Snowball

Snowball is a small string processing language designed for creating stemming algorithms for use in Information Retrieval. This site describes Snowball, and presents several useful stemmers which have been implemented using it.

The Snowball compiler translates a Snowball script into another language - currently ISO C, Java and Python are supported.

Since it effectively provides a ‘suffix STRIPPER GRAMmar’, I had toyed with the idea of calling it ‘strippergram’, but good sense has prevailed, and so it is ‘Snowball’ named as a tribute to SNOBOL, the excellent string handling language of Messrs Farber, Griswold, Poage and Polonsky from the 1960s.

Martin Porter

Please address all Snowball-related mail to the snowball-discuss mailing list.

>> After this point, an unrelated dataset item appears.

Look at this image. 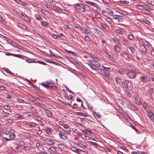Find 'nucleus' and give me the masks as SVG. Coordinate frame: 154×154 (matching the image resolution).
<instances>
[{"label":"nucleus","mask_w":154,"mask_h":154,"mask_svg":"<svg viewBox=\"0 0 154 154\" xmlns=\"http://www.w3.org/2000/svg\"><path fill=\"white\" fill-rule=\"evenodd\" d=\"M19 15L22 17V19L28 24L31 23V18L30 17L26 15V14H23L22 13H19Z\"/></svg>","instance_id":"obj_1"},{"label":"nucleus","mask_w":154,"mask_h":154,"mask_svg":"<svg viewBox=\"0 0 154 154\" xmlns=\"http://www.w3.org/2000/svg\"><path fill=\"white\" fill-rule=\"evenodd\" d=\"M97 71L103 77H108L110 75V74L109 72H107L105 70L102 69H97Z\"/></svg>","instance_id":"obj_2"},{"label":"nucleus","mask_w":154,"mask_h":154,"mask_svg":"<svg viewBox=\"0 0 154 154\" xmlns=\"http://www.w3.org/2000/svg\"><path fill=\"white\" fill-rule=\"evenodd\" d=\"M139 80L143 82H147L150 81V79L147 76L141 75L139 78Z\"/></svg>","instance_id":"obj_3"},{"label":"nucleus","mask_w":154,"mask_h":154,"mask_svg":"<svg viewBox=\"0 0 154 154\" xmlns=\"http://www.w3.org/2000/svg\"><path fill=\"white\" fill-rule=\"evenodd\" d=\"M127 77L130 79L134 78L136 76V73L134 71H131L128 72L126 74Z\"/></svg>","instance_id":"obj_4"},{"label":"nucleus","mask_w":154,"mask_h":154,"mask_svg":"<svg viewBox=\"0 0 154 154\" xmlns=\"http://www.w3.org/2000/svg\"><path fill=\"white\" fill-rule=\"evenodd\" d=\"M123 57L126 60V61L129 63L130 62L131 58L130 54L127 52H124Z\"/></svg>","instance_id":"obj_5"},{"label":"nucleus","mask_w":154,"mask_h":154,"mask_svg":"<svg viewBox=\"0 0 154 154\" xmlns=\"http://www.w3.org/2000/svg\"><path fill=\"white\" fill-rule=\"evenodd\" d=\"M123 87L128 88L130 87L131 86V83L129 82V81L128 80H125L123 82Z\"/></svg>","instance_id":"obj_6"},{"label":"nucleus","mask_w":154,"mask_h":154,"mask_svg":"<svg viewBox=\"0 0 154 154\" xmlns=\"http://www.w3.org/2000/svg\"><path fill=\"white\" fill-rule=\"evenodd\" d=\"M73 151L79 154H85V152L82 150L78 149L76 148H74Z\"/></svg>","instance_id":"obj_7"},{"label":"nucleus","mask_w":154,"mask_h":154,"mask_svg":"<svg viewBox=\"0 0 154 154\" xmlns=\"http://www.w3.org/2000/svg\"><path fill=\"white\" fill-rule=\"evenodd\" d=\"M60 131L59 133V135L60 137L63 140H66L68 139V137L67 136H65L64 134V133L63 132L60 131V130H59Z\"/></svg>","instance_id":"obj_8"},{"label":"nucleus","mask_w":154,"mask_h":154,"mask_svg":"<svg viewBox=\"0 0 154 154\" xmlns=\"http://www.w3.org/2000/svg\"><path fill=\"white\" fill-rule=\"evenodd\" d=\"M109 15L110 16H112V17L114 19H116V20H118V18H119L118 15H119L114 14V12L112 11L111 10L109 12Z\"/></svg>","instance_id":"obj_9"},{"label":"nucleus","mask_w":154,"mask_h":154,"mask_svg":"<svg viewBox=\"0 0 154 154\" xmlns=\"http://www.w3.org/2000/svg\"><path fill=\"white\" fill-rule=\"evenodd\" d=\"M17 26L18 27L24 31H27V29L26 26L20 23H18L17 24Z\"/></svg>","instance_id":"obj_10"},{"label":"nucleus","mask_w":154,"mask_h":154,"mask_svg":"<svg viewBox=\"0 0 154 154\" xmlns=\"http://www.w3.org/2000/svg\"><path fill=\"white\" fill-rule=\"evenodd\" d=\"M93 30L94 32L96 34L100 35H103V32L97 28H94Z\"/></svg>","instance_id":"obj_11"},{"label":"nucleus","mask_w":154,"mask_h":154,"mask_svg":"<svg viewBox=\"0 0 154 154\" xmlns=\"http://www.w3.org/2000/svg\"><path fill=\"white\" fill-rule=\"evenodd\" d=\"M23 149L27 153L31 152L32 148L29 146H24Z\"/></svg>","instance_id":"obj_12"},{"label":"nucleus","mask_w":154,"mask_h":154,"mask_svg":"<svg viewBox=\"0 0 154 154\" xmlns=\"http://www.w3.org/2000/svg\"><path fill=\"white\" fill-rule=\"evenodd\" d=\"M81 30L83 31L86 34H88L90 32L91 30L90 29L86 27H83L82 28Z\"/></svg>","instance_id":"obj_13"},{"label":"nucleus","mask_w":154,"mask_h":154,"mask_svg":"<svg viewBox=\"0 0 154 154\" xmlns=\"http://www.w3.org/2000/svg\"><path fill=\"white\" fill-rule=\"evenodd\" d=\"M45 111L47 116L50 118H51L53 116L51 112L48 109H45Z\"/></svg>","instance_id":"obj_14"},{"label":"nucleus","mask_w":154,"mask_h":154,"mask_svg":"<svg viewBox=\"0 0 154 154\" xmlns=\"http://www.w3.org/2000/svg\"><path fill=\"white\" fill-rule=\"evenodd\" d=\"M147 114L151 120H153L154 118V115L153 113L151 111H149L147 112Z\"/></svg>","instance_id":"obj_15"},{"label":"nucleus","mask_w":154,"mask_h":154,"mask_svg":"<svg viewBox=\"0 0 154 154\" xmlns=\"http://www.w3.org/2000/svg\"><path fill=\"white\" fill-rule=\"evenodd\" d=\"M106 56L109 57L111 60L112 61H114L116 60V59L113 55H110L109 53H106Z\"/></svg>","instance_id":"obj_16"},{"label":"nucleus","mask_w":154,"mask_h":154,"mask_svg":"<svg viewBox=\"0 0 154 154\" xmlns=\"http://www.w3.org/2000/svg\"><path fill=\"white\" fill-rule=\"evenodd\" d=\"M33 118L35 119L40 122H42L43 120L42 118L37 115H34L33 116Z\"/></svg>","instance_id":"obj_17"},{"label":"nucleus","mask_w":154,"mask_h":154,"mask_svg":"<svg viewBox=\"0 0 154 154\" xmlns=\"http://www.w3.org/2000/svg\"><path fill=\"white\" fill-rule=\"evenodd\" d=\"M115 79L117 84H119L120 85L121 84H123V82L122 81L121 79L118 77H116Z\"/></svg>","instance_id":"obj_18"},{"label":"nucleus","mask_w":154,"mask_h":154,"mask_svg":"<svg viewBox=\"0 0 154 154\" xmlns=\"http://www.w3.org/2000/svg\"><path fill=\"white\" fill-rule=\"evenodd\" d=\"M35 104L42 109H45L46 106L43 103H35Z\"/></svg>","instance_id":"obj_19"},{"label":"nucleus","mask_w":154,"mask_h":154,"mask_svg":"<svg viewBox=\"0 0 154 154\" xmlns=\"http://www.w3.org/2000/svg\"><path fill=\"white\" fill-rule=\"evenodd\" d=\"M128 106L130 109L134 111L136 110L137 109V108L136 106L132 104H129L128 105Z\"/></svg>","instance_id":"obj_20"},{"label":"nucleus","mask_w":154,"mask_h":154,"mask_svg":"<svg viewBox=\"0 0 154 154\" xmlns=\"http://www.w3.org/2000/svg\"><path fill=\"white\" fill-rule=\"evenodd\" d=\"M85 3L96 8H98V5L97 4L93 2L86 1L85 2Z\"/></svg>","instance_id":"obj_21"},{"label":"nucleus","mask_w":154,"mask_h":154,"mask_svg":"<svg viewBox=\"0 0 154 154\" xmlns=\"http://www.w3.org/2000/svg\"><path fill=\"white\" fill-rule=\"evenodd\" d=\"M46 143L48 145H52L54 144V141L51 139L49 138L47 139Z\"/></svg>","instance_id":"obj_22"},{"label":"nucleus","mask_w":154,"mask_h":154,"mask_svg":"<svg viewBox=\"0 0 154 154\" xmlns=\"http://www.w3.org/2000/svg\"><path fill=\"white\" fill-rule=\"evenodd\" d=\"M13 119L11 118H6L5 119V121L6 123H8L10 124H12Z\"/></svg>","instance_id":"obj_23"},{"label":"nucleus","mask_w":154,"mask_h":154,"mask_svg":"<svg viewBox=\"0 0 154 154\" xmlns=\"http://www.w3.org/2000/svg\"><path fill=\"white\" fill-rule=\"evenodd\" d=\"M11 131V129L10 128H6L4 131V133L6 134H8L10 133Z\"/></svg>","instance_id":"obj_24"},{"label":"nucleus","mask_w":154,"mask_h":154,"mask_svg":"<svg viewBox=\"0 0 154 154\" xmlns=\"http://www.w3.org/2000/svg\"><path fill=\"white\" fill-rule=\"evenodd\" d=\"M140 49L142 51L143 53H147V50L144 46L142 45L141 46H140Z\"/></svg>","instance_id":"obj_25"},{"label":"nucleus","mask_w":154,"mask_h":154,"mask_svg":"<svg viewBox=\"0 0 154 154\" xmlns=\"http://www.w3.org/2000/svg\"><path fill=\"white\" fill-rule=\"evenodd\" d=\"M114 49L117 53H119L121 51L120 47L117 45L114 47Z\"/></svg>","instance_id":"obj_26"},{"label":"nucleus","mask_w":154,"mask_h":154,"mask_svg":"<svg viewBox=\"0 0 154 154\" xmlns=\"http://www.w3.org/2000/svg\"><path fill=\"white\" fill-rule=\"evenodd\" d=\"M56 151V149L54 147H51L49 149V152L51 154H54Z\"/></svg>","instance_id":"obj_27"},{"label":"nucleus","mask_w":154,"mask_h":154,"mask_svg":"<svg viewBox=\"0 0 154 154\" xmlns=\"http://www.w3.org/2000/svg\"><path fill=\"white\" fill-rule=\"evenodd\" d=\"M78 143L81 146H82L85 148H86L88 145L86 143L81 141H78Z\"/></svg>","instance_id":"obj_28"},{"label":"nucleus","mask_w":154,"mask_h":154,"mask_svg":"<svg viewBox=\"0 0 154 154\" xmlns=\"http://www.w3.org/2000/svg\"><path fill=\"white\" fill-rule=\"evenodd\" d=\"M94 66L95 67L96 69H97V68H100V64L97 61H94Z\"/></svg>","instance_id":"obj_29"},{"label":"nucleus","mask_w":154,"mask_h":154,"mask_svg":"<svg viewBox=\"0 0 154 154\" xmlns=\"http://www.w3.org/2000/svg\"><path fill=\"white\" fill-rule=\"evenodd\" d=\"M113 41L116 44L118 45H120L121 44V42L119 41L118 39L116 38H114L112 39Z\"/></svg>","instance_id":"obj_30"},{"label":"nucleus","mask_w":154,"mask_h":154,"mask_svg":"<svg viewBox=\"0 0 154 154\" xmlns=\"http://www.w3.org/2000/svg\"><path fill=\"white\" fill-rule=\"evenodd\" d=\"M2 116L4 117H7L9 115V113H7L6 112L4 111V110H3L2 112Z\"/></svg>","instance_id":"obj_31"},{"label":"nucleus","mask_w":154,"mask_h":154,"mask_svg":"<svg viewBox=\"0 0 154 154\" xmlns=\"http://www.w3.org/2000/svg\"><path fill=\"white\" fill-rule=\"evenodd\" d=\"M35 18L38 20H42V17L39 14H36L35 16Z\"/></svg>","instance_id":"obj_32"},{"label":"nucleus","mask_w":154,"mask_h":154,"mask_svg":"<svg viewBox=\"0 0 154 154\" xmlns=\"http://www.w3.org/2000/svg\"><path fill=\"white\" fill-rule=\"evenodd\" d=\"M82 5L81 4L77 3L75 5L76 9L79 10H81Z\"/></svg>","instance_id":"obj_33"},{"label":"nucleus","mask_w":154,"mask_h":154,"mask_svg":"<svg viewBox=\"0 0 154 154\" xmlns=\"http://www.w3.org/2000/svg\"><path fill=\"white\" fill-rule=\"evenodd\" d=\"M94 116L97 118H99L100 117V114L97 112H95L94 113Z\"/></svg>","instance_id":"obj_34"},{"label":"nucleus","mask_w":154,"mask_h":154,"mask_svg":"<svg viewBox=\"0 0 154 154\" xmlns=\"http://www.w3.org/2000/svg\"><path fill=\"white\" fill-rule=\"evenodd\" d=\"M90 66L91 68L93 70L96 71L97 69H96L95 67L94 66V61H92V63L91 64H90Z\"/></svg>","instance_id":"obj_35"},{"label":"nucleus","mask_w":154,"mask_h":154,"mask_svg":"<svg viewBox=\"0 0 154 154\" xmlns=\"http://www.w3.org/2000/svg\"><path fill=\"white\" fill-rule=\"evenodd\" d=\"M135 101L136 103L138 105H140L141 103L140 99L138 97L135 98Z\"/></svg>","instance_id":"obj_36"},{"label":"nucleus","mask_w":154,"mask_h":154,"mask_svg":"<svg viewBox=\"0 0 154 154\" xmlns=\"http://www.w3.org/2000/svg\"><path fill=\"white\" fill-rule=\"evenodd\" d=\"M54 10L56 12H59L60 8L58 7L57 6H54L53 7Z\"/></svg>","instance_id":"obj_37"},{"label":"nucleus","mask_w":154,"mask_h":154,"mask_svg":"<svg viewBox=\"0 0 154 154\" xmlns=\"http://www.w3.org/2000/svg\"><path fill=\"white\" fill-rule=\"evenodd\" d=\"M28 125L29 128L35 127V124L34 123L30 122L29 123Z\"/></svg>","instance_id":"obj_38"},{"label":"nucleus","mask_w":154,"mask_h":154,"mask_svg":"<svg viewBox=\"0 0 154 154\" xmlns=\"http://www.w3.org/2000/svg\"><path fill=\"white\" fill-rule=\"evenodd\" d=\"M41 85H42L43 86H44L45 88H48V85L49 84H47L46 82H43L41 83Z\"/></svg>","instance_id":"obj_39"},{"label":"nucleus","mask_w":154,"mask_h":154,"mask_svg":"<svg viewBox=\"0 0 154 154\" xmlns=\"http://www.w3.org/2000/svg\"><path fill=\"white\" fill-rule=\"evenodd\" d=\"M48 23L46 21H42L41 22V25L44 26H47Z\"/></svg>","instance_id":"obj_40"},{"label":"nucleus","mask_w":154,"mask_h":154,"mask_svg":"<svg viewBox=\"0 0 154 154\" xmlns=\"http://www.w3.org/2000/svg\"><path fill=\"white\" fill-rule=\"evenodd\" d=\"M118 73L120 74H124L125 71L124 69H119L118 71Z\"/></svg>","instance_id":"obj_41"},{"label":"nucleus","mask_w":154,"mask_h":154,"mask_svg":"<svg viewBox=\"0 0 154 154\" xmlns=\"http://www.w3.org/2000/svg\"><path fill=\"white\" fill-rule=\"evenodd\" d=\"M53 130L51 128H48L46 129V132L48 134H50L52 132Z\"/></svg>","instance_id":"obj_42"},{"label":"nucleus","mask_w":154,"mask_h":154,"mask_svg":"<svg viewBox=\"0 0 154 154\" xmlns=\"http://www.w3.org/2000/svg\"><path fill=\"white\" fill-rule=\"evenodd\" d=\"M9 137L12 139H14L16 137L14 133L13 132L11 133L9 135Z\"/></svg>","instance_id":"obj_43"},{"label":"nucleus","mask_w":154,"mask_h":154,"mask_svg":"<svg viewBox=\"0 0 154 154\" xmlns=\"http://www.w3.org/2000/svg\"><path fill=\"white\" fill-rule=\"evenodd\" d=\"M101 26L102 28L103 29H106L107 26V25L106 23H100Z\"/></svg>","instance_id":"obj_44"},{"label":"nucleus","mask_w":154,"mask_h":154,"mask_svg":"<svg viewBox=\"0 0 154 154\" xmlns=\"http://www.w3.org/2000/svg\"><path fill=\"white\" fill-rule=\"evenodd\" d=\"M45 5L46 7L49 9L51 11H52L53 10V8L50 5H49L48 3H45Z\"/></svg>","instance_id":"obj_45"},{"label":"nucleus","mask_w":154,"mask_h":154,"mask_svg":"<svg viewBox=\"0 0 154 154\" xmlns=\"http://www.w3.org/2000/svg\"><path fill=\"white\" fill-rule=\"evenodd\" d=\"M83 132L84 133H85V134H90L91 133V131H90V130L89 129H88L87 130H84L83 131Z\"/></svg>","instance_id":"obj_46"},{"label":"nucleus","mask_w":154,"mask_h":154,"mask_svg":"<svg viewBox=\"0 0 154 154\" xmlns=\"http://www.w3.org/2000/svg\"><path fill=\"white\" fill-rule=\"evenodd\" d=\"M123 42L126 45H130V43L129 41L127 39H124L123 40Z\"/></svg>","instance_id":"obj_47"},{"label":"nucleus","mask_w":154,"mask_h":154,"mask_svg":"<svg viewBox=\"0 0 154 154\" xmlns=\"http://www.w3.org/2000/svg\"><path fill=\"white\" fill-rule=\"evenodd\" d=\"M58 129L59 130H60V129H61L62 130H63L64 131H65V132L67 133H69L71 131V130H64L62 128H61V127H60L59 126L58 127Z\"/></svg>","instance_id":"obj_48"},{"label":"nucleus","mask_w":154,"mask_h":154,"mask_svg":"<svg viewBox=\"0 0 154 154\" xmlns=\"http://www.w3.org/2000/svg\"><path fill=\"white\" fill-rule=\"evenodd\" d=\"M14 56L15 57L21 58V59H24V56H23V55H21L14 54Z\"/></svg>","instance_id":"obj_49"},{"label":"nucleus","mask_w":154,"mask_h":154,"mask_svg":"<svg viewBox=\"0 0 154 154\" xmlns=\"http://www.w3.org/2000/svg\"><path fill=\"white\" fill-rule=\"evenodd\" d=\"M119 3H122L125 4H128L129 3V2L128 1L124 0L123 1H122L121 0H120L119 1Z\"/></svg>","instance_id":"obj_50"},{"label":"nucleus","mask_w":154,"mask_h":154,"mask_svg":"<svg viewBox=\"0 0 154 154\" xmlns=\"http://www.w3.org/2000/svg\"><path fill=\"white\" fill-rule=\"evenodd\" d=\"M14 117L17 119H20L22 117V116L20 114H16Z\"/></svg>","instance_id":"obj_51"},{"label":"nucleus","mask_w":154,"mask_h":154,"mask_svg":"<svg viewBox=\"0 0 154 154\" xmlns=\"http://www.w3.org/2000/svg\"><path fill=\"white\" fill-rule=\"evenodd\" d=\"M128 48L130 50L131 52L132 53L134 54L135 51V49H134V48L131 46L128 47Z\"/></svg>","instance_id":"obj_52"},{"label":"nucleus","mask_w":154,"mask_h":154,"mask_svg":"<svg viewBox=\"0 0 154 154\" xmlns=\"http://www.w3.org/2000/svg\"><path fill=\"white\" fill-rule=\"evenodd\" d=\"M26 61L28 63H36V62H35V60H30V59H26Z\"/></svg>","instance_id":"obj_53"},{"label":"nucleus","mask_w":154,"mask_h":154,"mask_svg":"<svg viewBox=\"0 0 154 154\" xmlns=\"http://www.w3.org/2000/svg\"><path fill=\"white\" fill-rule=\"evenodd\" d=\"M46 82L47 83V84H48L49 85H53L54 83V82L52 80L47 81Z\"/></svg>","instance_id":"obj_54"},{"label":"nucleus","mask_w":154,"mask_h":154,"mask_svg":"<svg viewBox=\"0 0 154 154\" xmlns=\"http://www.w3.org/2000/svg\"><path fill=\"white\" fill-rule=\"evenodd\" d=\"M74 26L76 28L79 29L80 30H81L82 28L78 24L75 23L74 24Z\"/></svg>","instance_id":"obj_55"},{"label":"nucleus","mask_w":154,"mask_h":154,"mask_svg":"<svg viewBox=\"0 0 154 154\" xmlns=\"http://www.w3.org/2000/svg\"><path fill=\"white\" fill-rule=\"evenodd\" d=\"M4 108L6 110H9L10 109V107L8 105H5L4 106Z\"/></svg>","instance_id":"obj_56"},{"label":"nucleus","mask_w":154,"mask_h":154,"mask_svg":"<svg viewBox=\"0 0 154 154\" xmlns=\"http://www.w3.org/2000/svg\"><path fill=\"white\" fill-rule=\"evenodd\" d=\"M17 100L19 103H25V101L23 100L19 99H17Z\"/></svg>","instance_id":"obj_57"},{"label":"nucleus","mask_w":154,"mask_h":154,"mask_svg":"<svg viewBox=\"0 0 154 154\" xmlns=\"http://www.w3.org/2000/svg\"><path fill=\"white\" fill-rule=\"evenodd\" d=\"M77 114H79V115L82 116H86V117L87 116V115L86 114H85V113H83V112H77Z\"/></svg>","instance_id":"obj_58"},{"label":"nucleus","mask_w":154,"mask_h":154,"mask_svg":"<svg viewBox=\"0 0 154 154\" xmlns=\"http://www.w3.org/2000/svg\"><path fill=\"white\" fill-rule=\"evenodd\" d=\"M85 39L86 41L89 42L90 41V37L88 35L85 36Z\"/></svg>","instance_id":"obj_59"},{"label":"nucleus","mask_w":154,"mask_h":154,"mask_svg":"<svg viewBox=\"0 0 154 154\" xmlns=\"http://www.w3.org/2000/svg\"><path fill=\"white\" fill-rule=\"evenodd\" d=\"M125 91L126 92L127 96L128 97H131V95L128 91L127 90H126Z\"/></svg>","instance_id":"obj_60"},{"label":"nucleus","mask_w":154,"mask_h":154,"mask_svg":"<svg viewBox=\"0 0 154 154\" xmlns=\"http://www.w3.org/2000/svg\"><path fill=\"white\" fill-rule=\"evenodd\" d=\"M128 38L129 39H131V40H133V35L132 34H129L128 35Z\"/></svg>","instance_id":"obj_61"},{"label":"nucleus","mask_w":154,"mask_h":154,"mask_svg":"<svg viewBox=\"0 0 154 154\" xmlns=\"http://www.w3.org/2000/svg\"><path fill=\"white\" fill-rule=\"evenodd\" d=\"M81 137L84 140H86L87 139L86 138L87 137V136L86 135L83 134L81 135Z\"/></svg>","instance_id":"obj_62"},{"label":"nucleus","mask_w":154,"mask_h":154,"mask_svg":"<svg viewBox=\"0 0 154 154\" xmlns=\"http://www.w3.org/2000/svg\"><path fill=\"white\" fill-rule=\"evenodd\" d=\"M92 58L94 60L93 61H97L98 60L99 58L97 59V58L95 56H93L92 57Z\"/></svg>","instance_id":"obj_63"},{"label":"nucleus","mask_w":154,"mask_h":154,"mask_svg":"<svg viewBox=\"0 0 154 154\" xmlns=\"http://www.w3.org/2000/svg\"><path fill=\"white\" fill-rule=\"evenodd\" d=\"M5 87L3 85L0 86V90L2 91H5Z\"/></svg>","instance_id":"obj_64"}]
</instances>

Any such mail sent directly to individual developers may be answered less speedily, and in any case they reserve the right to post their answers on snowball-discuss.

Major events

  • Sep 2015 - New home for snowball on snowballstem.org.
  • Sep 2014 - Martin Porter retires from snowball development.
  • May 2012 - Contributed stemmers for Irish and Czech.
  • Jul 2010 - Contributed stemmers for Armenian, Basque, Catalan.
  • Mar 2007 - Romanian stemmer.
  • Jan 2007 - Turkish stemmer. Contributed by Evren (Kapusuz) Cilden.
  • Sep 2006 - Hungarian stemmer. Contributed by Anna Tordai.
  • Jun 2006 - Supported and updated Python bindings.
  • May 2005 - UTF-8 Unicode support.
  • Sep 2002 - Finnish stemmer.
  • Jul 2002 - ISO Latin I as default The use of MS DOS Latin I is now history, but the old versions of the Snowball stemmers are still accessible on the site.
  • May 2002 - Unicode support
  • Feb 2002 - Java support Richard has modified the snowball code generator to produce Java output as well as ANSI C output. This means that pure Java systems can now use the snowball stemmers.